Сам писатель Гущин не способен подметить в человеке и вокруг себя тех драгоценных мелочей, подробностей, деталей, без которых истинному художнику не обойтись. Он едет «наблюдать жизнь», мысленно повторяя чужие слова: «Надо... подмечать каждую черту лица, каждый жест, ловить всякое меткое словечко». Но он не умеет наблюдать, не умеет всматриваться в лица и вслушиваться в речь, не улавливает оттенков красок и запахов, разнообразия слов. Все кажется ему таким неинтересным, ничего значительного и красивого он не находит в природе и в людях. Охотнее всего он говорит о себе самом и явно скучает, когда речь заходит о ком-либо другом. Гущин — воплощенное тщеславие, высокомерие и бездарность. Он мнит себя художником, «избранником», талантом, но единственное, что он пока «подарил» читателям, это — несколько «хромых стихотворений», которые ему как-то удалось «пристроить» в печати, да какие-то прозаические пустяки с претенциозными подзаголовками «сюита», «новелла», «этюд», смысл которых ему был неясен. Гущина увлекает только ложно-величавое в жизни и в искусстве, он не понимает подлинной красоты, заключенной в правде и простоте. В своих писаниях он до нельзя фальшив, в разговорной речи пользуется «непонятными, приподнятыми оборотами».

Бездарнейший из русских литераторов, Гущин ничтожен и жалок как человек. Встреча с девушкой Груней показала, сколь бессилен и труслив он, лишенный воли и здоровых желаний, каким глупым и гаденьким выглядит рядом с нею — во всем естественной, искренней, прямой, умной и находчивой.

Куприн без тени снисхождения и сочувствия высмеял распространенный в то время тип писателя, отгородившегося от живой жизни и от людей, индивидуалистически замкнутого, жалкого и никому не нужного. В рассказе тонко разоблачена ложь в искусстве как «болезнь времени».

Этой болезнью не в меньшей, если не в большей, мере страдали газетчики, журналисты, любившие сочинять и преподносить читателю всякие небылицы.
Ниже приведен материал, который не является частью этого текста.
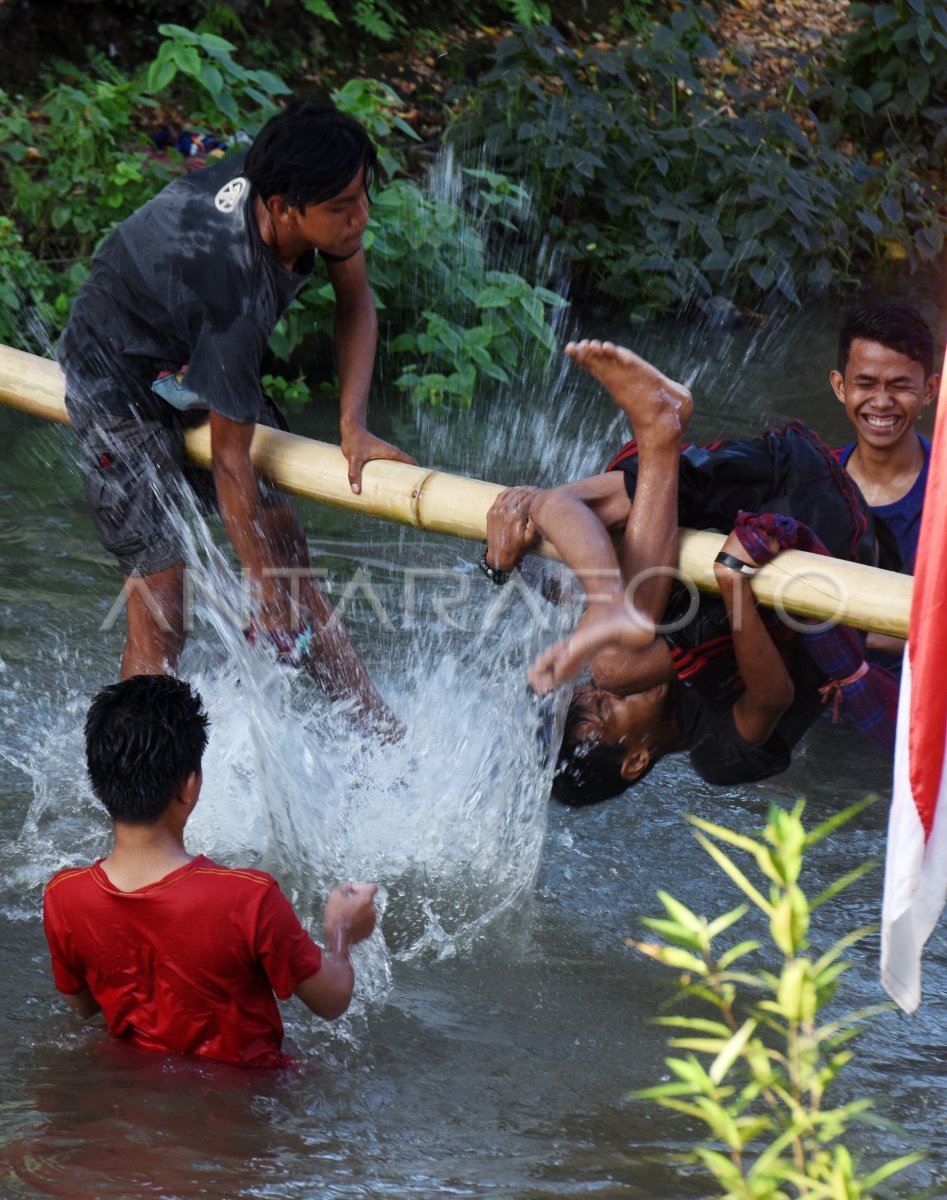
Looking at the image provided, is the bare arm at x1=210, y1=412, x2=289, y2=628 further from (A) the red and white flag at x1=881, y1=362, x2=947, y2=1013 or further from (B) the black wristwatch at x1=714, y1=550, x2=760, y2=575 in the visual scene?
(A) the red and white flag at x1=881, y1=362, x2=947, y2=1013

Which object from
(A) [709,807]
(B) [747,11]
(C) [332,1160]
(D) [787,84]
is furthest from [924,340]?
(B) [747,11]

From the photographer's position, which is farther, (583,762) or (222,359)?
(583,762)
Печатная ложь и невежество газетных репортеров высмеяны и пародированы Куприным в юмористическом рассказе «Интервью», написанном почти одновременно с предыдущим — в июне 1916 года<3>.

Не война, а тыл в дни войны — вот что было более доступно художественному исследованию Куприна. В очерке «Союзники» (январь, 1916), выдержанном в жанровой и стилевой манере «производственных» очерков, Куприн знакомит с рядом промышленных предприятий Киева, работающих на войну. Можно не соглашаться с Куприным в высокой оценке деятельности всероссийского земского союза, но нельзя не чувствовать того неподдельного волнения, с каким он в очерке говорит о рабочих и солдатах, о народе и его будущности. «Привычное, почтительное восхищение» вызывает в нем рабочий, четко и разумно управляющий машиной как ее «безграничный властелин», повелитель и творец.
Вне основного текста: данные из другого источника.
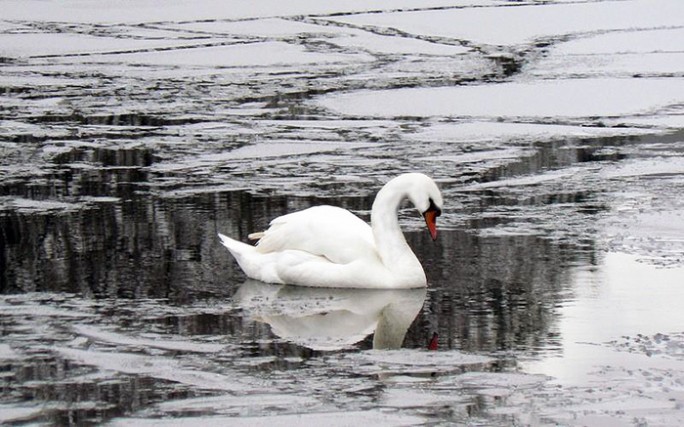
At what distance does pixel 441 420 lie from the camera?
506cm

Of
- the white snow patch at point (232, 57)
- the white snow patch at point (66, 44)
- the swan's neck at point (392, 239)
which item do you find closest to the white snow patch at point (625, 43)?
the white snow patch at point (232, 57)

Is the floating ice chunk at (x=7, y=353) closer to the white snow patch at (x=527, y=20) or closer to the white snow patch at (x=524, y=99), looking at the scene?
the white snow patch at (x=524, y=99)

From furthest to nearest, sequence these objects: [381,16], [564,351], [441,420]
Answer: [381,16] < [564,351] < [441,420]

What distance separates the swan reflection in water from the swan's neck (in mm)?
93

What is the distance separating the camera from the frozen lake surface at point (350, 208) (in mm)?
5473

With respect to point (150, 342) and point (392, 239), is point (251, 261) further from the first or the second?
point (150, 342)

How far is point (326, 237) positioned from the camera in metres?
7.38

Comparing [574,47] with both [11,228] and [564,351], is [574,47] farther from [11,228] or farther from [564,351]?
[564,351]

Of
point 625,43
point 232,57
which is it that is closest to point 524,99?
point 625,43

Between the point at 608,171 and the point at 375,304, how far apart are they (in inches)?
134

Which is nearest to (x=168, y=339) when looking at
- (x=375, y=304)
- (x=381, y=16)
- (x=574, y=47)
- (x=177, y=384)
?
(x=177, y=384)

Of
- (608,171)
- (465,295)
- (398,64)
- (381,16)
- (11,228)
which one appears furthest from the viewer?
(381,16)

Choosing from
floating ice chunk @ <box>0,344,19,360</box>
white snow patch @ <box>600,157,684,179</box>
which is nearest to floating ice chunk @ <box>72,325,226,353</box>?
floating ice chunk @ <box>0,344,19,360</box>

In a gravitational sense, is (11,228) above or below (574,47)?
below
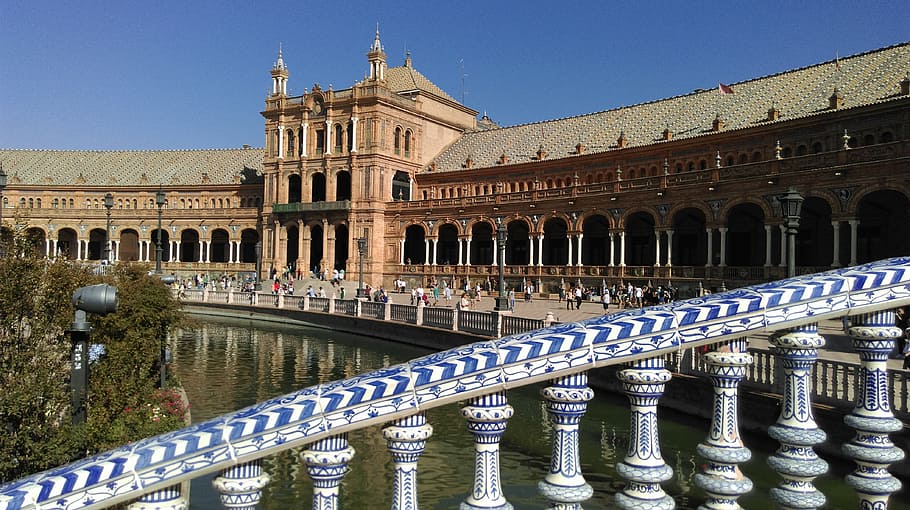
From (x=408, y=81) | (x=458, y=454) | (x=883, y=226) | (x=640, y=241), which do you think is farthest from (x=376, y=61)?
(x=458, y=454)

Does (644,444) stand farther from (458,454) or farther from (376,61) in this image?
(376,61)

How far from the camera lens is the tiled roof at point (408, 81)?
6581 cm

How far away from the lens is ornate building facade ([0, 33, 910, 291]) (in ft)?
112

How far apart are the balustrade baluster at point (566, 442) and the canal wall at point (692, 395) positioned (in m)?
1.64

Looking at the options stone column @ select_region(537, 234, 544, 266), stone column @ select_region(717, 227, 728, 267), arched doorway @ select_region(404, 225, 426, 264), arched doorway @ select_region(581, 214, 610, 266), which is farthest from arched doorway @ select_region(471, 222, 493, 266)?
stone column @ select_region(717, 227, 728, 267)

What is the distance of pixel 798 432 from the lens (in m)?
2.54

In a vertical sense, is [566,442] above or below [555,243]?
below

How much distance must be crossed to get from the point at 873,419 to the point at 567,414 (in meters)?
1.15

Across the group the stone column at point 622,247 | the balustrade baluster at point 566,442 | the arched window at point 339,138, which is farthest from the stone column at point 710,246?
the balustrade baluster at point 566,442

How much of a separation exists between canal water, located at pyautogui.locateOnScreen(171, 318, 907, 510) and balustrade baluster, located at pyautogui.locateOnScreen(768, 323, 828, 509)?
7.56 ft

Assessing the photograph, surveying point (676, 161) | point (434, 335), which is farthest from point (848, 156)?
point (434, 335)

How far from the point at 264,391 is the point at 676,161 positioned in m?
33.2

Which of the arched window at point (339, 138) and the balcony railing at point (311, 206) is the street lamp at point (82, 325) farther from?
the arched window at point (339, 138)

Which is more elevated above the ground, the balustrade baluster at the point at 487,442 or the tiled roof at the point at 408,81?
the tiled roof at the point at 408,81
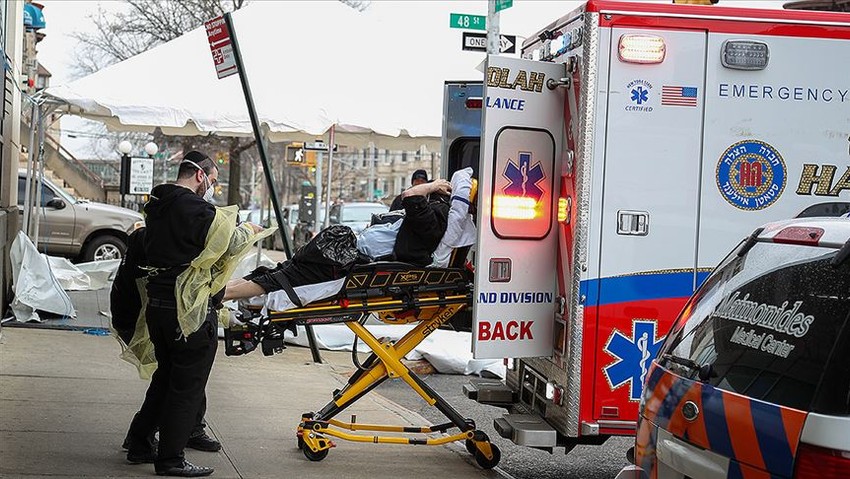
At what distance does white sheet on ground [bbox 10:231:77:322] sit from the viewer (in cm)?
1187

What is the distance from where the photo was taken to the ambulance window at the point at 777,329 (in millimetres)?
3215

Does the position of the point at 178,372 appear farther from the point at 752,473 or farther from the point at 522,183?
the point at 752,473

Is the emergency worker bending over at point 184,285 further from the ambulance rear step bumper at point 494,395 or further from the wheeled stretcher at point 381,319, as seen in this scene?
the ambulance rear step bumper at point 494,395

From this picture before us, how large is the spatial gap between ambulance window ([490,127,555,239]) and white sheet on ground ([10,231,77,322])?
732 cm

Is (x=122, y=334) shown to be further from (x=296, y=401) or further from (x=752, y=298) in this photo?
(x=752, y=298)

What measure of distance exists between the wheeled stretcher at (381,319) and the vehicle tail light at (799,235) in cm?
322

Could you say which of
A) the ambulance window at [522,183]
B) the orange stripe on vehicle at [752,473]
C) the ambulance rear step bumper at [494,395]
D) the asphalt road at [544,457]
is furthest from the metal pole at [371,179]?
the orange stripe on vehicle at [752,473]

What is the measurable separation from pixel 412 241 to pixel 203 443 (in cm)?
187

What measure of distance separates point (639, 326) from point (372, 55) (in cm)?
833

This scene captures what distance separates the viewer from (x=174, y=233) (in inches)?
240

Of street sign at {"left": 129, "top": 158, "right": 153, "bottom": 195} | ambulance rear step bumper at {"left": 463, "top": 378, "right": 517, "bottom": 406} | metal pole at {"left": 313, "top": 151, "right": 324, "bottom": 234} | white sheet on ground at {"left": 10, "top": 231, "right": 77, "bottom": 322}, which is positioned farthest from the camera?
street sign at {"left": 129, "top": 158, "right": 153, "bottom": 195}

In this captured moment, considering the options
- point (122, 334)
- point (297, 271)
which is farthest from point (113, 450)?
point (297, 271)

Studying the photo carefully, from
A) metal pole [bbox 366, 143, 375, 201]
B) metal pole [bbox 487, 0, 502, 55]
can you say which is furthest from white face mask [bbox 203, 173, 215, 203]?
metal pole [bbox 366, 143, 375, 201]

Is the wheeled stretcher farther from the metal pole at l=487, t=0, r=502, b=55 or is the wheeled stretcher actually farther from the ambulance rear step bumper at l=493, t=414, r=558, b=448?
the metal pole at l=487, t=0, r=502, b=55
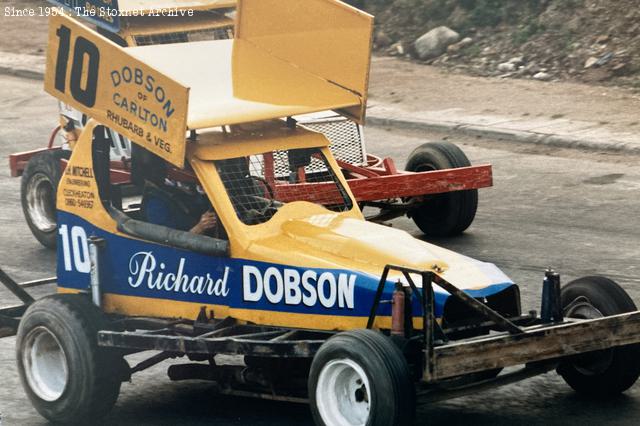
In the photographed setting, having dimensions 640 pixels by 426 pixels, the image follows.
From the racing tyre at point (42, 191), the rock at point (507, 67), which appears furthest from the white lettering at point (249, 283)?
the rock at point (507, 67)

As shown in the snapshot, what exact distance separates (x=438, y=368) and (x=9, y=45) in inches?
795

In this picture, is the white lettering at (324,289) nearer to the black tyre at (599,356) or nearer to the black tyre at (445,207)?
the black tyre at (599,356)

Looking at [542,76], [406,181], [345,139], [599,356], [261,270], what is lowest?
[599,356]

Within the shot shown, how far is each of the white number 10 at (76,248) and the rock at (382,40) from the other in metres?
14.6

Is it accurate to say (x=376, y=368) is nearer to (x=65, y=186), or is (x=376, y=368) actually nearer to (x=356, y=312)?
(x=356, y=312)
От наблюдений за трудом рабочего мысль писателя переходит к солдатам как труженикам фронта: ведь война — тоже труд, только более опасный, навалившийся всей своей тяжестью на плечи вчерашних пахарей и пролетариев. Солдаты несут его мужественно и терпеливо. Собеседник Куприна восхищенно говорит о русских солдатах, выражая неизменные убеждения автора: «Прекрасный народ!» В такой народ нельзя не верить. И нельзя не надеяться на то, что наступит конец народным страданиям: окончится страшная война, и люди вернутся к строительству лучшей, свободной жизни. В разгар войны Куприну радостно мечтать «о временах, когда грамотная, свободная, трезвая и по-человечески сытая Россия покроется сетью железных дорог, когда выйдут из недр земных неисчислимые народные богатства, когда наполнятся до краев Волга и Днепр, обводнятся сухие равнины, облесятся песчаные пустыри, утучнится тощая почва, когда великая страна займет со спокойным достоинством то настоящее место на земном шаре, которое ей по силе и по духу принадлежит»<4>.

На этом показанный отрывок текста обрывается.